[Image-text web data]
# # #
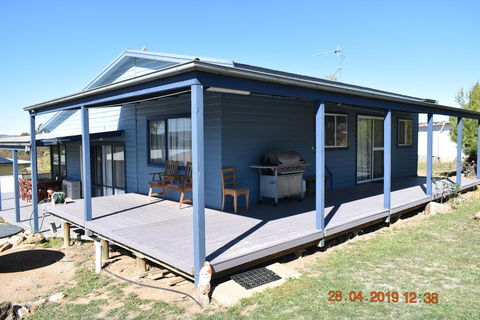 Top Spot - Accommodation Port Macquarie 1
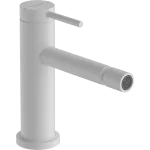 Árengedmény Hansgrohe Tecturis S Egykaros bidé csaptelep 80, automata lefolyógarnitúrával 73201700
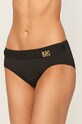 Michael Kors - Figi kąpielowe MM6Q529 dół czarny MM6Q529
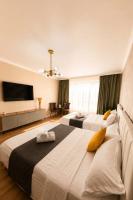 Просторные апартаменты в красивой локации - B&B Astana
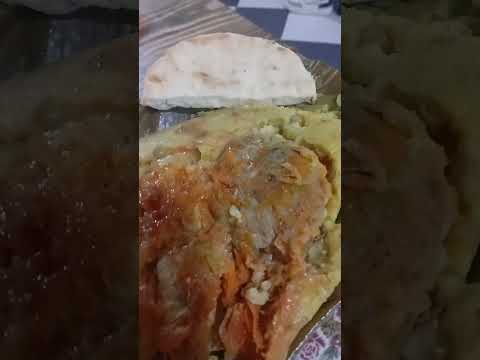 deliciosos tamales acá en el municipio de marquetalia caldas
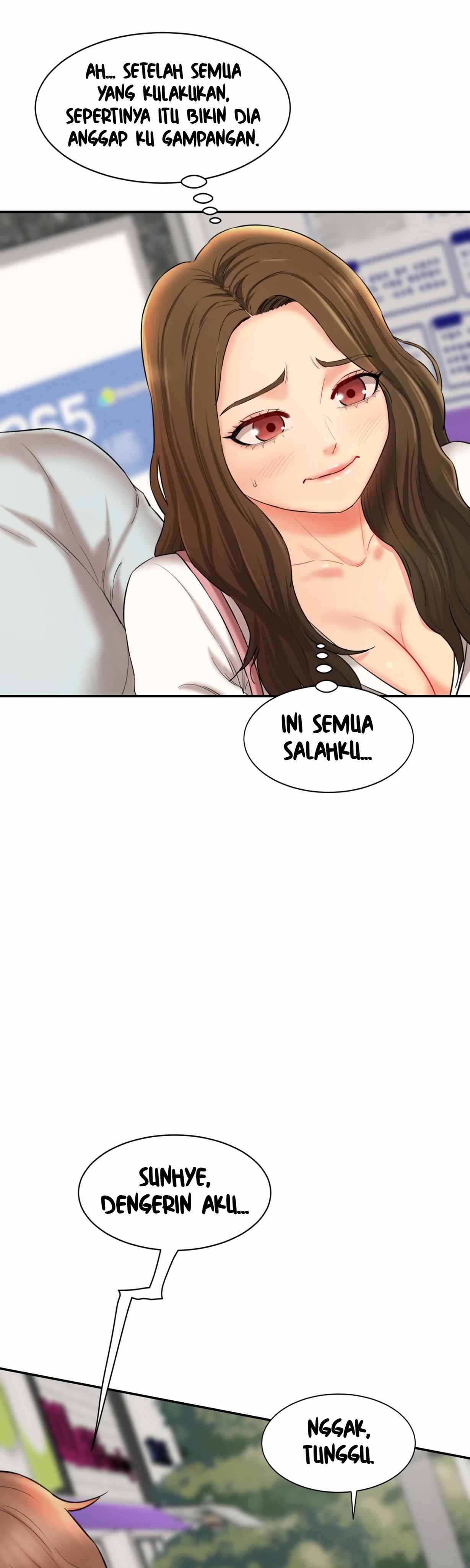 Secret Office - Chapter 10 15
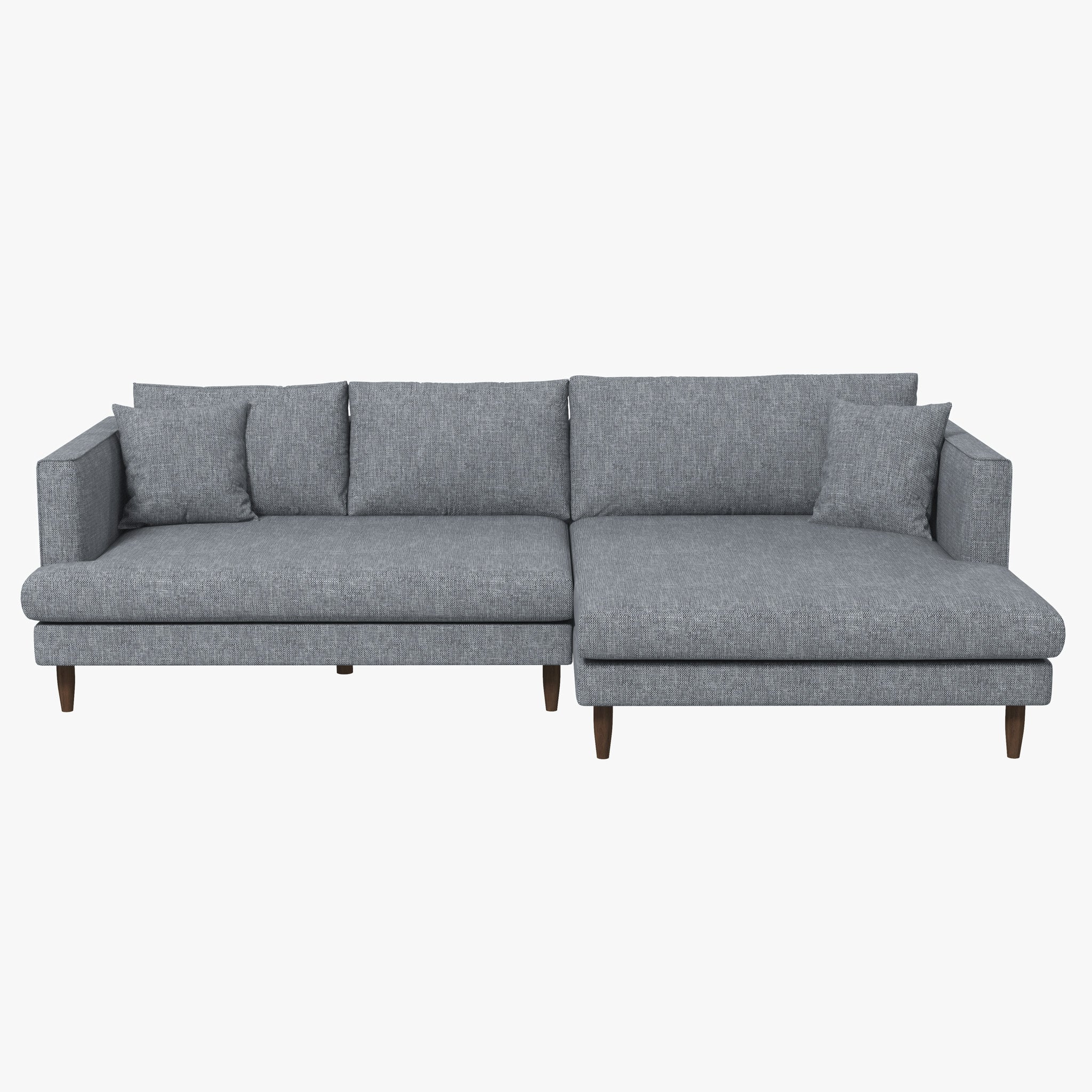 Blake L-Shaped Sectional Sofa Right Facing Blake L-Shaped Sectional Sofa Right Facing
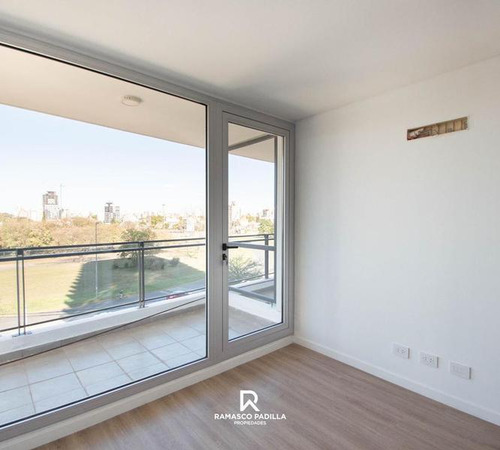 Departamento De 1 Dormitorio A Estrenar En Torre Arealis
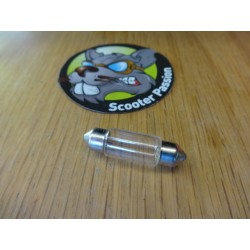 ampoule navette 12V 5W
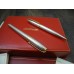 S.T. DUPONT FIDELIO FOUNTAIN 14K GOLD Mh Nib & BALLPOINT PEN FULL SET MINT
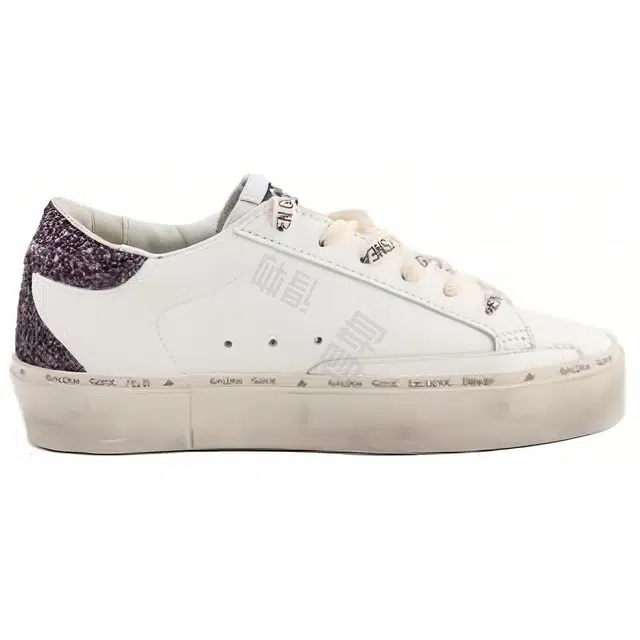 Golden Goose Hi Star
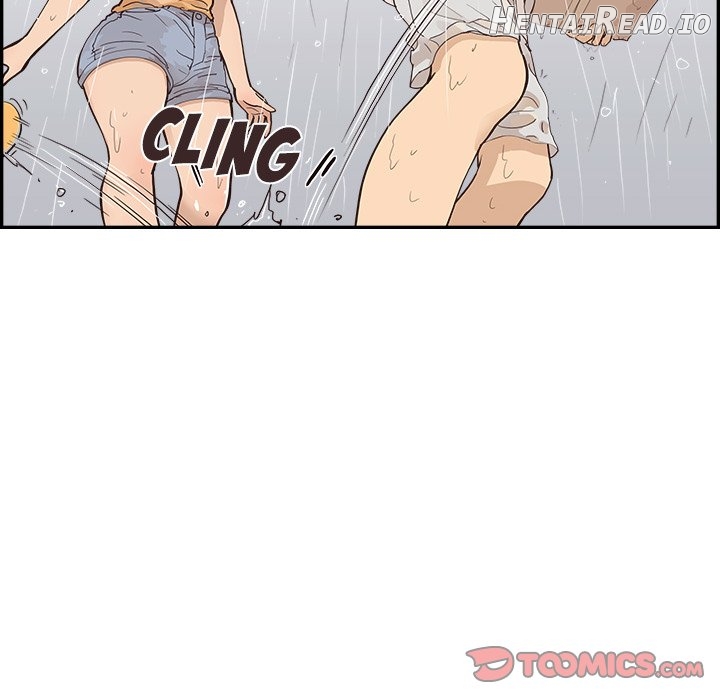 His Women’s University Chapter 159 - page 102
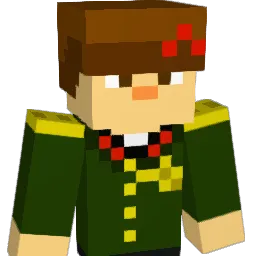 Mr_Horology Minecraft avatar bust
# # #
WORK REQUIRED
After removing each picture, print the entries above exactly as they were.

TASK SOLUTION
 Top Spot - Accommodation Port Macquarie 1
 Árengedmény Hansgrohe Tecturis S Egykaros bidé csaptelep 80, automata lefolyógarnitúrával 73201700
 Michael Kors - Figi kąpielowe MM6Q529 dół czarny MM6Q529
 Просторные апартаменты в красивой локации - B&B Astana
 deliciosos tamales acá en el municipio de marquetalia caldas
 Secret Office - Chapter 10 15
 Blake L-Shaped Sectional Sofa Right Facing Blake L-Shaped Sectional Sofa Right Facing
 Departamento De 1 Dormitorio A Estrenar En Torre Arealis
 ampoule navette 12V 5W
 S.T. DUPONT FIDELIO FOUNTAIN 14K GOLD Mh Nib & BALLPOINT PEN FULL SET MINT
 Golden Goose Hi Star
 His Women’s University Chapter 159 - page 102
 Mr_Horology Minecraft avatar bust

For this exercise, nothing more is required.